=== PASSAGE TO READ ===
=====
3.1. Data Set Construction

The data collection area is selected within the orthophoto region of the urban core built-up area, with a total sample coverage of approximately 4231 square kilometers. The original data consist of Google 19-level RGB three-channel civil satellite remote sensing image maps acquired by QGIS software (version 3.38.1), with a spatial resolution of 0.25 m. During the data preprocessing stage, the original satellite images of the four urban core built-up areas are manually cut into uniformly sized tiles of 256 × 256 pixels. Ultimately, a total number of 10,640 samples are obtained in the study area, with 80% randomly allocated to the training set and the remaining 20% allocated to the test set [12,50,51]. Our data set has been uploaded to a data repository, and the download site is https://www.scidb.cn/en/s/yQJFfm (accessed on 15 May 2024).
=====
=== GIVEN INFORMATION ===
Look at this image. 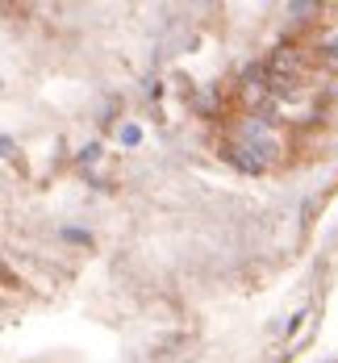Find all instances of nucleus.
Masks as SVG:
<instances>
[{
    "label": "nucleus",
    "mask_w": 338,
    "mask_h": 363,
    "mask_svg": "<svg viewBox=\"0 0 338 363\" xmlns=\"http://www.w3.org/2000/svg\"><path fill=\"white\" fill-rule=\"evenodd\" d=\"M138 138H142V134H138V125H125V130H121V143H138Z\"/></svg>",
    "instance_id": "f257e3e1"
},
{
    "label": "nucleus",
    "mask_w": 338,
    "mask_h": 363,
    "mask_svg": "<svg viewBox=\"0 0 338 363\" xmlns=\"http://www.w3.org/2000/svg\"><path fill=\"white\" fill-rule=\"evenodd\" d=\"M322 46H330V55H338V34H326V42Z\"/></svg>",
    "instance_id": "f03ea898"
}]
</instances>
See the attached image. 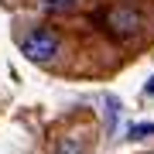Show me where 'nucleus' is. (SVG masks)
<instances>
[{
    "label": "nucleus",
    "instance_id": "20e7f679",
    "mask_svg": "<svg viewBox=\"0 0 154 154\" xmlns=\"http://www.w3.org/2000/svg\"><path fill=\"white\" fill-rule=\"evenodd\" d=\"M58 154H82V151H79V147H75V144H72V140H62Z\"/></svg>",
    "mask_w": 154,
    "mask_h": 154
},
{
    "label": "nucleus",
    "instance_id": "f257e3e1",
    "mask_svg": "<svg viewBox=\"0 0 154 154\" xmlns=\"http://www.w3.org/2000/svg\"><path fill=\"white\" fill-rule=\"evenodd\" d=\"M58 48H62V41H58V34L51 28H34V31L24 34V41H21L24 58H31V62H51L58 55Z\"/></svg>",
    "mask_w": 154,
    "mask_h": 154
},
{
    "label": "nucleus",
    "instance_id": "f03ea898",
    "mask_svg": "<svg viewBox=\"0 0 154 154\" xmlns=\"http://www.w3.org/2000/svg\"><path fill=\"white\" fill-rule=\"evenodd\" d=\"M41 7L45 11H51V14H65L75 7V0H41Z\"/></svg>",
    "mask_w": 154,
    "mask_h": 154
},
{
    "label": "nucleus",
    "instance_id": "7ed1b4c3",
    "mask_svg": "<svg viewBox=\"0 0 154 154\" xmlns=\"http://www.w3.org/2000/svg\"><path fill=\"white\" fill-rule=\"evenodd\" d=\"M154 134V123H134L130 127V137H151Z\"/></svg>",
    "mask_w": 154,
    "mask_h": 154
},
{
    "label": "nucleus",
    "instance_id": "39448f33",
    "mask_svg": "<svg viewBox=\"0 0 154 154\" xmlns=\"http://www.w3.org/2000/svg\"><path fill=\"white\" fill-rule=\"evenodd\" d=\"M147 93H154V79H151V82H147Z\"/></svg>",
    "mask_w": 154,
    "mask_h": 154
}]
</instances>
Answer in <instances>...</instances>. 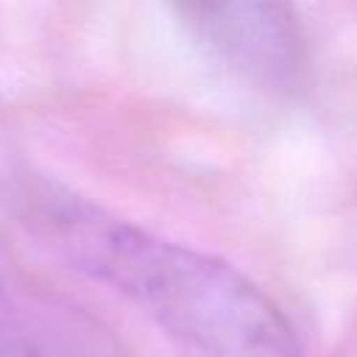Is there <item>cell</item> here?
<instances>
[{"mask_svg":"<svg viewBox=\"0 0 357 357\" xmlns=\"http://www.w3.org/2000/svg\"><path fill=\"white\" fill-rule=\"evenodd\" d=\"M0 198L45 251L126 296L192 357H301L279 307L229 262L162 240L39 173H11Z\"/></svg>","mask_w":357,"mask_h":357,"instance_id":"cell-1","label":"cell"},{"mask_svg":"<svg viewBox=\"0 0 357 357\" xmlns=\"http://www.w3.org/2000/svg\"><path fill=\"white\" fill-rule=\"evenodd\" d=\"M187 25L237 73L262 86H287L304 64V39L290 0H170Z\"/></svg>","mask_w":357,"mask_h":357,"instance_id":"cell-2","label":"cell"},{"mask_svg":"<svg viewBox=\"0 0 357 357\" xmlns=\"http://www.w3.org/2000/svg\"><path fill=\"white\" fill-rule=\"evenodd\" d=\"M0 357H42V351L33 346L28 332L20 326L17 332H11L0 340Z\"/></svg>","mask_w":357,"mask_h":357,"instance_id":"cell-3","label":"cell"}]
</instances>
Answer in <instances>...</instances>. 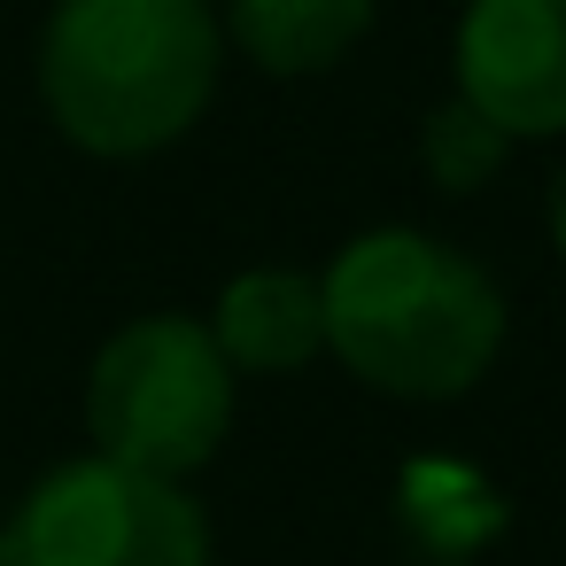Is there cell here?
Masks as SVG:
<instances>
[{"instance_id": "ba28073f", "label": "cell", "mask_w": 566, "mask_h": 566, "mask_svg": "<svg viewBox=\"0 0 566 566\" xmlns=\"http://www.w3.org/2000/svg\"><path fill=\"white\" fill-rule=\"evenodd\" d=\"M504 156H512V133H504L496 117H481L465 94L434 102L427 125H419V164H427V179H434L442 195H473V187H489Z\"/></svg>"}, {"instance_id": "8992f818", "label": "cell", "mask_w": 566, "mask_h": 566, "mask_svg": "<svg viewBox=\"0 0 566 566\" xmlns=\"http://www.w3.org/2000/svg\"><path fill=\"white\" fill-rule=\"evenodd\" d=\"M210 342L226 349L233 373H303L326 349V287H318V272H295V264L233 272L218 311H210Z\"/></svg>"}, {"instance_id": "9c48e42d", "label": "cell", "mask_w": 566, "mask_h": 566, "mask_svg": "<svg viewBox=\"0 0 566 566\" xmlns=\"http://www.w3.org/2000/svg\"><path fill=\"white\" fill-rule=\"evenodd\" d=\"M543 218H551V249L566 256V164H558V179H551V195H543Z\"/></svg>"}, {"instance_id": "52a82bcc", "label": "cell", "mask_w": 566, "mask_h": 566, "mask_svg": "<svg viewBox=\"0 0 566 566\" xmlns=\"http://www.w3.org/2000/svg\"><path fill=\"white\" fill-rule=\"evenodd\" d=\"M373 9L380 0H226V24L256 71L311 78V71H334L373 32Z\"/></svg>"}, {"instance_id": "5b68a950", "label": "cell", "mask_w": 566, "mask_h": 566, "mask_svg": "<svg viewBox=\"0 0 566 566\" xmlns=\"http://www.w3.org/2000/svg\"><path fill=\"white\" fill-rule=\"evenodd\" d=\"M458 94L512 140L566 133V0H465Z\"/></svg>"}, {"instance_id": "6da1fadb", "label": "cell", "mask_w": 566, "mask_h": 566, "mask_svg": "<svg viewBox=\"0 0 566 566\" xmlns=\"http://www.w3.org/2000/svg\"><path fill=\"white\" fill-rule=\"evenodd\" d=\"M226 32L210 0H55L40 32V102L86 156H156L218 94Z\"/></svg>"}, {"instance_id": "7a4b0ae2", "label": "cell", "mask_w": 566, "mask_h": 566, "mask_svg": "<svg viewBox=\"0 0 566 566\" xmlns=\"http://www.w3.org/2000/svg\"><path fill=\"white\" fill-rule=\"evenodd\" d=\"M318 287H326V349L380 396L403 403L465 396L504 349L496 280L465 249L419 226L357 233Z\"/></svg>"}, {"instance_id": "3957f363", "label": "cell", "mask_w": 566, "mask_h": 566, "mask_svg": "<svg viewBox=\"0 0 566 566\" xmlns=\"http://www.w3.org/2000/svg\"><path fill=\"white\" fill-rule=\"evenodd\" d=\"M226 427H233V365L202 318L148 311L102 342L86 373L94 458L148 481H187L218 458Z\"/></svg>"}, {"instance_id": "277c9868", "label": "cell", "mask_w": 566, "mask_h": 566, "mask_svg": "<svg viewBox=\"0 0 566 566\" xmlns=\"http://www.w3.org/2000/svg\"><path fill=\"white\" fill-rule=\"evenodd\" d=\"M0 566H210V527L179 481L71 458L0 520Z\"/></svg>"}]
</instances>
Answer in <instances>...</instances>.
=====
=== WRITTEN TASK ===
Extract the portion of the data set construction passage above from "The data collection" to "15 May 2024).", word for word.

=== IN RESPONSE ===
The data collection area is selected within the orthophoto region of the urban core built-up area, with a total sample coverage of approximately 4231 square kilometers. The original data consist of Google 19-level RGB three-channel civil satellite remote sensing image maps acquired by QGIS software (version 3.38.1), with a spatial resolution of 0.25 m. During the data preprocessing stage, the original satellite images of the four urban core built-up areas are manually cut into uniformly sized tiles of 256 × 256 pixels. Ultimately, a total number of 10,640 samples are obtained in the study area, with 80% randomly allocated to the training set and the remaining 20% allocated to the test set [12,50,51]. Our data set has been uploaded to a data repository, and the download site is https://www.scidb.cn/en/s/yQJFfm (accessed on 15 May 2024).